- Genre: Air Racing, Air Combat and Barnstorming air show
- Venue: Al Ain Aerobatic Show - January 30, 2010; Al Ain Aerobatic Show - January 30, 2009; Blackpool - June 29, 2008; Mamaia Beach, Constanta - June 8, 2008; Constanta - August 25, 2007; Malta - September 10, 2006; Slovenia - May 22, 2005;
- Organised by: Flying Aces Ltd.
- Website: http://aero-gp.com

= Aero GP =

 Aero GP is an international air racing series with up to eight specially designed high-performance sports planes all racing together at speeds of up to 400 km/h around a tight circuit just metres off the ground and from each other. The competing pilots are military and civilian pilots from around the world. Aero GP is the only international, televised event where aeroplanes race simultaneously. Aero GP officially started in 2005 in Slovenia. From there it has travelled to several countries in Europe and Middle East. Instead of the checked flag pattern, Aero GP judges its participants on the basis of points won in individual events; hence, there is no clear winner until the end of the event. The YouTube page for Aero GP has not been updated since 2013 and the original website is no longer online, so it is assumed that this racing league is now defunct.

== Competitive elements ==
Three primary disciplines in series decide the annual World Champion Flying Ace:

Air Racing: All racing at the same time, between six and eight aircraft reach speeds of 500 km/h at just 10 m above the racecourse.

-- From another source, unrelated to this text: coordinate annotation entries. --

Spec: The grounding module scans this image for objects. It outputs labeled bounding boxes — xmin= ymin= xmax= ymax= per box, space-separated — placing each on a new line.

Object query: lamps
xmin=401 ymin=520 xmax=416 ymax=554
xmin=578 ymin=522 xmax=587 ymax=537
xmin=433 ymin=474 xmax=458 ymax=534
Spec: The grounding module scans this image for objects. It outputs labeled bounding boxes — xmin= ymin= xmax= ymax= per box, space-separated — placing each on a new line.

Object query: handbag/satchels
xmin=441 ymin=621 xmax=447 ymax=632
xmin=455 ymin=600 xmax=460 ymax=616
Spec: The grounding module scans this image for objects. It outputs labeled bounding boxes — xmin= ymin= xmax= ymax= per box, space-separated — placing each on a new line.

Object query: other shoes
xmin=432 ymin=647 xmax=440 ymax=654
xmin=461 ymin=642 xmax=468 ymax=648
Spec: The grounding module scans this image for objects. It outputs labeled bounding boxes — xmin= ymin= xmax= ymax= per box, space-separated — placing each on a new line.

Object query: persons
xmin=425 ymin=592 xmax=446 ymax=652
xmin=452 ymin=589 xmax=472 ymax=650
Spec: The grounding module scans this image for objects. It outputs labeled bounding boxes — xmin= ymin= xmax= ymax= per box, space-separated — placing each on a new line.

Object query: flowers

Air Combat: A real air-to-air "dogfight". Pilots take to the skies in an attempt to outmanoeuvre, hunt down and shoot each other out of the sky, in the style of military air combat.

Barnstorming: A third element which can consist of any of the following, depending on the venue: aerobatics, stunt flying or precision target dropping - pilots drop bombs from their aircraft at low altitude, aiming at various targets.

== History ==
The first Aero GP was held in 2005 although the concept dates to 2000. The inaugural event, held in Slovenia, was televised in over 100 countries. Since then Aero GP's have been held in Malta, Romania (twice), the United Kingdom, and Abu Dhabi in the UAE.

== Pilots ==
Aero GP pilots have backgrounds in flying a range of military and aerobatic aircraft. They come from a variety of countries and backgrounds. Fighter pilots, aerobatics champions, and civil aviation pilots are all known to compete. They are put through tremendous amounts of G-force when performing in their aircraft.

===Regular Aero GP pilots===
- UK Andy Bickmore
- HUN Zoltan Veres
- USA "Smokey" Young
- UK Gerry Cooper
- UK Mark Jefferies

== 2008 series ==
The series consisted of two Aero GP's. June saw the Aero GP team return to Constanta in Romania, and this was followed by a second round in Blackpool, UK.

== 2009 series ==
The 2009 series saw Aero GP visit the Middle East for the first time. Aero GP headlined the Al Ain air show in the United Arab Emirates between January 29 and 31. Multiple other venues were discussed for 2009, and these were to be announced in the new year.

== Accidents ==
During the Malta show on 10 September 2006, two planes, an Extra EA-200 and a Yakovlev Yak-55, collided just outside Marsamxett Harbour off Valletta. The Swedish pilot of the Yak-55, aerobatics champion Gabor Varga, died instantly. However, the Irish Extra 200 pilot, Eddie Goggins, suffered only minor injuries and was soon released after the crash.